-- Information provided start --

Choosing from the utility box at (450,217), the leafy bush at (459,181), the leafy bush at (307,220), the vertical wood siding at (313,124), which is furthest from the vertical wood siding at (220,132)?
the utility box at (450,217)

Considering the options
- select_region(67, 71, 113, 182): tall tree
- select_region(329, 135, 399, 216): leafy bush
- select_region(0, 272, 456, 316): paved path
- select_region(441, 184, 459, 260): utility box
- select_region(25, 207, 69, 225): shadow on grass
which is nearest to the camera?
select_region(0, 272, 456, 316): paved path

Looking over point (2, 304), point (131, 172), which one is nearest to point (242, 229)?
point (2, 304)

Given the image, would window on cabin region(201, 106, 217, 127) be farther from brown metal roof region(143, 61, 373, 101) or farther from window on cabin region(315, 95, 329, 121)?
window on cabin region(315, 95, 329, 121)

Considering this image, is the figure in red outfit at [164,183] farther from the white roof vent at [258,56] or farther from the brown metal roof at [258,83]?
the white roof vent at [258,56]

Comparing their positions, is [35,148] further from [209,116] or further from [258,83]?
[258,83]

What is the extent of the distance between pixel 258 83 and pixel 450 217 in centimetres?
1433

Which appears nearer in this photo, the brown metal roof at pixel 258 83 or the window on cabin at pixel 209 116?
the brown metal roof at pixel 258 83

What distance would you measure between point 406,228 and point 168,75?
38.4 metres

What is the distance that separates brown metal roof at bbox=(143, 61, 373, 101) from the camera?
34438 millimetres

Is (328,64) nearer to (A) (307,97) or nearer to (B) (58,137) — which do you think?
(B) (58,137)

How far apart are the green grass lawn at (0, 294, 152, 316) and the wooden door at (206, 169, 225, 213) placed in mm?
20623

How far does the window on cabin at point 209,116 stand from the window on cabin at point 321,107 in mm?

-- Information provided end --

### Directive
Reproduce the material above with every instance of "leafy bush" changed to "green shrub", leaving all other text as it is.

### Response to this exercise
Choosing from the utility box at (450,217), the green shrub at (459,181), the green shrub at (307,220), the vertical wood siding at (313,124), which is furthest from the vertical wood siding at (220,132)?
the utility box at (450,217)

Considering the options
- select_region(67, 71, 113, 182): tall tree
- select_region(329, 135, 399, 216): green shrub
- select_region(0, 272, 456, 316): paved path
- select_region(441, 184, 459, 260): utility box
- select_region(25, 207, 69, 225): shadow on grass
which is nearest to the camera?
select_region(0, 272, 456, 316): paved path

Looking over point (2, 304), point (131, 172), which one is nearest to point (242, 229)?
point (2, 304)

Given the image, would window on cabin region(201, 106, 217, 127) be farther from brown metal roof region(143, 61, 373, 101) or farther from window on cabin region(315, 95, 329, 121)?
window on cabin region(315, 95, 329, 121)

Considering this image, is the figure in red outfit at [164,183] farther from the white roof vent at [258,56] or farther from the brown metal roof at [258,83]?
the white roof vent at [258,56]

Comparing their positions, is [35,148] further from [209,116] or further from [258,83]?
[258,83]

What is the extent of the distance between pixel 258 83 and pixel 450 217 in centimetres?
1433

Which appears nearer in this photo, the brown metal roof at pixel 258 83 or the window on cabin at pixel 209 116?
the brown metal roof at pixel 258 83

What distance would you measure between point 406,228 and point 168,75?
38.4 metres

What is the distance that separates brown metal roof at bbox=(143, 61, 373, 101) from the camera?
34438 millimetres

Is (328,64) nearer to (A) (307,97) or nearer to (B) (58,137) — which do you think?
(B) (58,137)

How far apart are the green grass lawn at (0, 294, 152, 316) and the wooden door at (206, 169, 225, 213) placed in mm?
20623

How far does the window on cabin at point 209,116 stand from the window on cabin at point 321,107 in mm?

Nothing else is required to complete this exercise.